**WHAT IS NEEDED:**
Copy the listing from its start through the line containing "1694 millimetres", changing "planter pot" to "flower pot" and leaving everything else unchanged.

==================================================

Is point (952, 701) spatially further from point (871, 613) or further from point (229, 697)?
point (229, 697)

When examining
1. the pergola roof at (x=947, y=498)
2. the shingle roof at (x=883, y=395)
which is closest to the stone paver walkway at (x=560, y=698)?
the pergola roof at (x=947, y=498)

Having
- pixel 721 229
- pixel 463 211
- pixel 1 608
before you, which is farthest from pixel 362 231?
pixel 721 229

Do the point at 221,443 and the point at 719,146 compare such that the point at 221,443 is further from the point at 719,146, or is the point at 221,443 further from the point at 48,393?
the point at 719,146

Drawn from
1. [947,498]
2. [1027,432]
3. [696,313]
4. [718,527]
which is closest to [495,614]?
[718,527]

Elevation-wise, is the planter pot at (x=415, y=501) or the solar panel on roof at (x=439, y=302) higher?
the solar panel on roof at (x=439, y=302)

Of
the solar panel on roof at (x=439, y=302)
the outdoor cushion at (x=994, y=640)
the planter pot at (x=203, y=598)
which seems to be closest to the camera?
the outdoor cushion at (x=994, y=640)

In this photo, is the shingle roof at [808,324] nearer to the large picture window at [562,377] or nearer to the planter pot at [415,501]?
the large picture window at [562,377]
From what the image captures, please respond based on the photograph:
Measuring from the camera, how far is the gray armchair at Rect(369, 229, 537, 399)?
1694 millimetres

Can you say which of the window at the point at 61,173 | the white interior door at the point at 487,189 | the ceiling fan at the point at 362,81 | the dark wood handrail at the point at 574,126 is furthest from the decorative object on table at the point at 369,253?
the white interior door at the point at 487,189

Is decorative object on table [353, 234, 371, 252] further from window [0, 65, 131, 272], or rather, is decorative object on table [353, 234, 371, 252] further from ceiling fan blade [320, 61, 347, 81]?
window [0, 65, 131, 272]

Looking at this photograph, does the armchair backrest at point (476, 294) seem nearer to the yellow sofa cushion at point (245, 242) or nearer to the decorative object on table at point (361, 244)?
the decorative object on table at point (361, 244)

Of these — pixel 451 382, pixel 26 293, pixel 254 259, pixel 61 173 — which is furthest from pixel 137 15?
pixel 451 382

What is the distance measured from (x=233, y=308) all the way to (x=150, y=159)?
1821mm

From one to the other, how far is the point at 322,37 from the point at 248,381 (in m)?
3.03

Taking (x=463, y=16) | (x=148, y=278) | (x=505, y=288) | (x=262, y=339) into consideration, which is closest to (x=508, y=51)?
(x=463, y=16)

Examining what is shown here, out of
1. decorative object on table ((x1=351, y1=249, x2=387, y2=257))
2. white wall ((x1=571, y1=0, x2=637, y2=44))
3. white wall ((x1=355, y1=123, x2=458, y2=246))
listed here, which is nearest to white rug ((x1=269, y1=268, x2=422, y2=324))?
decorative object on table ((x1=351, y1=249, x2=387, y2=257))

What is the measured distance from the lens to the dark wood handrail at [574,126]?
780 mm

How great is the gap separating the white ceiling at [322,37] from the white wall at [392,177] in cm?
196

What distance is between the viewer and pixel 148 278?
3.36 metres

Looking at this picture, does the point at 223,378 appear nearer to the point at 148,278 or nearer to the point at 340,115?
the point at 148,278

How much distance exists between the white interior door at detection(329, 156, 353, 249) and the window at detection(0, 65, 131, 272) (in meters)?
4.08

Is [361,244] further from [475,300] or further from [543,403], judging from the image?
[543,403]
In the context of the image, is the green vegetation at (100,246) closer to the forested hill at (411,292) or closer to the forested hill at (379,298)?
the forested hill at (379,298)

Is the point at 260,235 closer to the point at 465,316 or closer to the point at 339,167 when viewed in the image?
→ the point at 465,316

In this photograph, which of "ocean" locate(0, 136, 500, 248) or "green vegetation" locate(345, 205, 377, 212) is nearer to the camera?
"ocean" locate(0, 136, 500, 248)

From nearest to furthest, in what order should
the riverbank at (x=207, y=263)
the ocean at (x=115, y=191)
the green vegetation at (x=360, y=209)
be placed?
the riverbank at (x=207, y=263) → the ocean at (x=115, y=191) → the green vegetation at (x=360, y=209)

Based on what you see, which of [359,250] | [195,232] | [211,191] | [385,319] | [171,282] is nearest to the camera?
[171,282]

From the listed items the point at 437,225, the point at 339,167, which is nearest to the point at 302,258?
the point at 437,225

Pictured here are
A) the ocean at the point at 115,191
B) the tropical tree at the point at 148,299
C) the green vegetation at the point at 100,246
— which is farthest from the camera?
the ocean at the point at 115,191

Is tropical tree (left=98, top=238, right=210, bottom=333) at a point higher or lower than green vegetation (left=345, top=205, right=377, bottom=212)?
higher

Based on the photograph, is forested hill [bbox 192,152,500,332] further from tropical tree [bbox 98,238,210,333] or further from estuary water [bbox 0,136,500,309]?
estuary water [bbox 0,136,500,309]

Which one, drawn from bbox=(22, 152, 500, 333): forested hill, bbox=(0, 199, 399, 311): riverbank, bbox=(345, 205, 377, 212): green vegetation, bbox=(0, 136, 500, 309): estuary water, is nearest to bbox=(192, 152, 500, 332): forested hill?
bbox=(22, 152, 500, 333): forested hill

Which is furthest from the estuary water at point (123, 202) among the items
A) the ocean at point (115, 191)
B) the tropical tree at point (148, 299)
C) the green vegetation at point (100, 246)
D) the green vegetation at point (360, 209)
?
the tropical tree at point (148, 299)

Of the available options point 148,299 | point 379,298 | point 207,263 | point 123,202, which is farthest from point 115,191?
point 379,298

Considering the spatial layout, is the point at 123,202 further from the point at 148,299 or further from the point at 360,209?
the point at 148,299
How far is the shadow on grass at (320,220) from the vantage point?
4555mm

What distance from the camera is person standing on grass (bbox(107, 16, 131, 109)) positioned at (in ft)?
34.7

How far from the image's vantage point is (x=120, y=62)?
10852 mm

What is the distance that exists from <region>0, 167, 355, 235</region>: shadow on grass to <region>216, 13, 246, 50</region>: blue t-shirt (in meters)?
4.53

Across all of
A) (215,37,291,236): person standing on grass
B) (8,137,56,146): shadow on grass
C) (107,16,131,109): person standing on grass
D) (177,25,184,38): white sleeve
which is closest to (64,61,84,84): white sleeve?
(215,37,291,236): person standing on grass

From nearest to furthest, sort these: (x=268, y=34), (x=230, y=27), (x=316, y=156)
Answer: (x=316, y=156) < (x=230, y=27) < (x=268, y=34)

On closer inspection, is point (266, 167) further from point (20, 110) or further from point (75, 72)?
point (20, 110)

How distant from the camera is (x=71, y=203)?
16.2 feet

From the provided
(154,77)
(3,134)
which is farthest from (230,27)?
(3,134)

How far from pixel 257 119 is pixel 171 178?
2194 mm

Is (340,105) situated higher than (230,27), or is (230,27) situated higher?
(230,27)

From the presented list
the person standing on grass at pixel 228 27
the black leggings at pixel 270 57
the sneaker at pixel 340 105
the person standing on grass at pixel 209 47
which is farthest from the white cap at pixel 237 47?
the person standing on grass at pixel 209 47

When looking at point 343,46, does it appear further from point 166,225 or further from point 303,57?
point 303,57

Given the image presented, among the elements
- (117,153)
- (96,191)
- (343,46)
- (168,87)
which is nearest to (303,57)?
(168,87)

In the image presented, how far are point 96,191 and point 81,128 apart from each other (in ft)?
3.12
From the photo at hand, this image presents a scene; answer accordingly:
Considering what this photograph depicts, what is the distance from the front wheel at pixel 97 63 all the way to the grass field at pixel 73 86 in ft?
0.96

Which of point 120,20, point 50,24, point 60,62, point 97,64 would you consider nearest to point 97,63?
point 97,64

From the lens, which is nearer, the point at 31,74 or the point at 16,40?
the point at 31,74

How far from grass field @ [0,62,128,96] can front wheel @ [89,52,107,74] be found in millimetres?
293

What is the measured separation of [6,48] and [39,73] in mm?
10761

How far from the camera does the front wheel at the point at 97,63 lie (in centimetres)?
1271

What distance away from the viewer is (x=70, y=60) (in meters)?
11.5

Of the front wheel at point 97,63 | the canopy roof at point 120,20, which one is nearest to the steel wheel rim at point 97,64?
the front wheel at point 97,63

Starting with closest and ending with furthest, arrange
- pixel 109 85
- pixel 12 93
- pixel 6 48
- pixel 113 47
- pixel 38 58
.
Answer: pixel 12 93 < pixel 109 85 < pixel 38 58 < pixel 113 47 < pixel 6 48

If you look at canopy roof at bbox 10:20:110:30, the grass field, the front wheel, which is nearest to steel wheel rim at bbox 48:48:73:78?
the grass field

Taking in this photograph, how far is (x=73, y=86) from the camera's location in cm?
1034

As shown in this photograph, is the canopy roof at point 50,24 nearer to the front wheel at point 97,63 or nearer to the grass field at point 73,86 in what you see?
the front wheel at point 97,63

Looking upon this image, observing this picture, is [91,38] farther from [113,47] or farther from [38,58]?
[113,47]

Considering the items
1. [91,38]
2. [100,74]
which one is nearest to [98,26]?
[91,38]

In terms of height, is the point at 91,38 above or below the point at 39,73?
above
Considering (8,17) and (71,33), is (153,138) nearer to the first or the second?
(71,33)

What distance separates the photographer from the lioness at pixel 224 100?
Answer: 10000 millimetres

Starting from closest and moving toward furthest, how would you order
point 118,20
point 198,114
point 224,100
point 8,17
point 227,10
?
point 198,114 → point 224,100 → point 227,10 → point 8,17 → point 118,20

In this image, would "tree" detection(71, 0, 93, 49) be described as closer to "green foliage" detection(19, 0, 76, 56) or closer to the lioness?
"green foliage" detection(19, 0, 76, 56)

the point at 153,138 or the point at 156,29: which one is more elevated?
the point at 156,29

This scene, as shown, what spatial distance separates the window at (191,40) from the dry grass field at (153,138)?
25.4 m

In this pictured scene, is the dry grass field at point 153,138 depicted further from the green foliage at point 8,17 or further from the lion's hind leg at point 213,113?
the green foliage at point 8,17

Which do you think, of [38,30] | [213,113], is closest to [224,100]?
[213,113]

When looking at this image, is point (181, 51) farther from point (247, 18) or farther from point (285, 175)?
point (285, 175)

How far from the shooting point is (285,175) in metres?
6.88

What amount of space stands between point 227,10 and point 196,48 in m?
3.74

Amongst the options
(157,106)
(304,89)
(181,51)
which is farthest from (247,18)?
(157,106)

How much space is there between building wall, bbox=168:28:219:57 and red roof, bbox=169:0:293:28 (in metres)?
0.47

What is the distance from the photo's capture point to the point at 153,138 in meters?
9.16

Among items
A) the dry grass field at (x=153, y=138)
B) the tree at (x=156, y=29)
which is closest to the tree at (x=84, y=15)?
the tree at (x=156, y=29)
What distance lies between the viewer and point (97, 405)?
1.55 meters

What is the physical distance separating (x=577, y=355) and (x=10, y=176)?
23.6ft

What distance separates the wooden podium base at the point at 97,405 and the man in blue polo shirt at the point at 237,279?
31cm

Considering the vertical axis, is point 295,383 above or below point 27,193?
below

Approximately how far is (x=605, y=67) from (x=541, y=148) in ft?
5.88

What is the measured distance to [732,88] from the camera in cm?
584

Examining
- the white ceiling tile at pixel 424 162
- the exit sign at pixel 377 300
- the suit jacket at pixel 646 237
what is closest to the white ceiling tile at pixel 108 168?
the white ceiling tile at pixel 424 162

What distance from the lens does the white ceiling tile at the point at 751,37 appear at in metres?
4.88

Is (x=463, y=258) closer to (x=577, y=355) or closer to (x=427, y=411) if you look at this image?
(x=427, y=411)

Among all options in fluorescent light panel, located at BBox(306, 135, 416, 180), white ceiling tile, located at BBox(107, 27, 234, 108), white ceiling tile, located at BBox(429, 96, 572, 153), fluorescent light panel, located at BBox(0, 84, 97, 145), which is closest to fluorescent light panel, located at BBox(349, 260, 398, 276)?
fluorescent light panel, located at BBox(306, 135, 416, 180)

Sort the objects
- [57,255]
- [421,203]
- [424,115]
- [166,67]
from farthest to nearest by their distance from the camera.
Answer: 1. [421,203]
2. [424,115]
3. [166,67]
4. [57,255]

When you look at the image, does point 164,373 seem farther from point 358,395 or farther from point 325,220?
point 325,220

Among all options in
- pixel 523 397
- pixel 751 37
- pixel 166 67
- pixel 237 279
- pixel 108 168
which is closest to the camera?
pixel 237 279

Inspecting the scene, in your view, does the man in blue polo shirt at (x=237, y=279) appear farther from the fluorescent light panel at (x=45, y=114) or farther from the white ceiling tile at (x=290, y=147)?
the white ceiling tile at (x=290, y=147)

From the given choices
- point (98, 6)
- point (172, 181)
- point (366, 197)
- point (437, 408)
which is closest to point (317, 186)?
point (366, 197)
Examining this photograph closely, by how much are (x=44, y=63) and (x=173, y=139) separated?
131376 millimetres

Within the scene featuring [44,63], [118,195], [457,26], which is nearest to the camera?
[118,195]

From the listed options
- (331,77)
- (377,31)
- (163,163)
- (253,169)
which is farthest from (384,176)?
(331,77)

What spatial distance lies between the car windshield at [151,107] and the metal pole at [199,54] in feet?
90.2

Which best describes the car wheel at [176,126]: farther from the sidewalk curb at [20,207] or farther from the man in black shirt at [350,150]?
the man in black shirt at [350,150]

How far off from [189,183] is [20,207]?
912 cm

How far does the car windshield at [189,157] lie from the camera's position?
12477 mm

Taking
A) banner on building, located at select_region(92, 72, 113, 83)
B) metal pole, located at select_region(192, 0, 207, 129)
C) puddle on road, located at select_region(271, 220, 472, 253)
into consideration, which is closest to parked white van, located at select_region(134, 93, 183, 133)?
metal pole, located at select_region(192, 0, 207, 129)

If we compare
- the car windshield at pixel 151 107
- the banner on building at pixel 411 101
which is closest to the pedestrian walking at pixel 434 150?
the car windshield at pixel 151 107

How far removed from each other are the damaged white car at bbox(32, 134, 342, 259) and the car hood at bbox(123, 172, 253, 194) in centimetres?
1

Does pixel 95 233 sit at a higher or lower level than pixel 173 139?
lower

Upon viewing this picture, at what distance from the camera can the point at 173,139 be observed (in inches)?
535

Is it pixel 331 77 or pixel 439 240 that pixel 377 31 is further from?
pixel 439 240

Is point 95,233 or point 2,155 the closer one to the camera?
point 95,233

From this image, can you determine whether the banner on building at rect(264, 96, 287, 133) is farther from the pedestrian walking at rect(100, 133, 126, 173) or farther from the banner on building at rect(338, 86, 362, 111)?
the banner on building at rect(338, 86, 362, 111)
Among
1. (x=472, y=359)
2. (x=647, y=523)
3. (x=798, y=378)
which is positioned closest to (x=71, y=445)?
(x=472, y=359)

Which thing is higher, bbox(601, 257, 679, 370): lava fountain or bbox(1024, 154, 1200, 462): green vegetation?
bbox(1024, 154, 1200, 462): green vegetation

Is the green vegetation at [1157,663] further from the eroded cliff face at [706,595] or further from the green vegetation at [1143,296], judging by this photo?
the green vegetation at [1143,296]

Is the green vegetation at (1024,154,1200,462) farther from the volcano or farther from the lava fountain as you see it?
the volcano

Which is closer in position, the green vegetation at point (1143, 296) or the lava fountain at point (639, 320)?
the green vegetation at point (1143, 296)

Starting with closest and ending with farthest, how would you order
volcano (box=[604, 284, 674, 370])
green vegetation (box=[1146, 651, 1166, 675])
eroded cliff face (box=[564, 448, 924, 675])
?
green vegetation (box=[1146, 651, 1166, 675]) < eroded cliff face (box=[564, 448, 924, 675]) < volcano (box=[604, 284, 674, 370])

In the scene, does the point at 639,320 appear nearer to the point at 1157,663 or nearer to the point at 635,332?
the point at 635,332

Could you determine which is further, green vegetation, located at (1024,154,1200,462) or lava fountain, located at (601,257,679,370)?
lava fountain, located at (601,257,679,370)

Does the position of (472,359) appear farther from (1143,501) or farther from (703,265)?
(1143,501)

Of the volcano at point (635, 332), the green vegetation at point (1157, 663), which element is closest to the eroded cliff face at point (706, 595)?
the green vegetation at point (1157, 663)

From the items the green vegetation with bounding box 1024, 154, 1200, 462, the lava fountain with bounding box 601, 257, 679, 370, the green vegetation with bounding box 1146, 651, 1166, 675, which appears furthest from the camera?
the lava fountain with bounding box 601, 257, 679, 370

==================================================

**REPLY TO THE TASK:**
Is point (952, 701) spatially further from point (871, 613) or further from point (229, 697)?
point (229, 697)

When examining
1. the pergola roof at (x=947, y=498)
2. the shingle roof at (x=883, y=395)
which is closest to the stone paver walkway at (x=560, y=698)?
the pergola roof at (x=947, y=498)

Having
- pixel 721 229
- pixel 463 211
- pixel 1 608
before you, which is farthest from pixel 362 231?
pixel 721 229

Do the point at 221,443 and the point at 719,146 compare such that the point at 221,443 is further from the point at 719,146, or is the point at 221,443 further from the point at 48,393?
the point at 719,146

Drawn from
1. [947,498]
2. [1027,432]
3. [696,313]
4. [718,527]
which is closest to [495,614]?
[718,527]

Elevation-wise, is the flower pot at (x=415, y=501) or the solar panel on roof at (x=439, y=302) higher?
the solar panel on roof at (x=439, y=302)

Of
the solar panel on roof at (x=439, y=302)
the outdoor cushion at (x=994, y=640)
the flower pot at (x=203, y=598)
which seems to be closest to the camera?
the outdoor cushion at (x=994, y=640)

In this photo, is the shingle roof at [808,324] nearer to the large picture window at [562,377] or nearer to the flower pot at [415,501]?
the large picture window at [562,377]
From what the image captures, please respond based on the photograph:
Measuring from the camera, how far is the gray armchair at Rect(369, 229, 537, 399)?
1694 millimetres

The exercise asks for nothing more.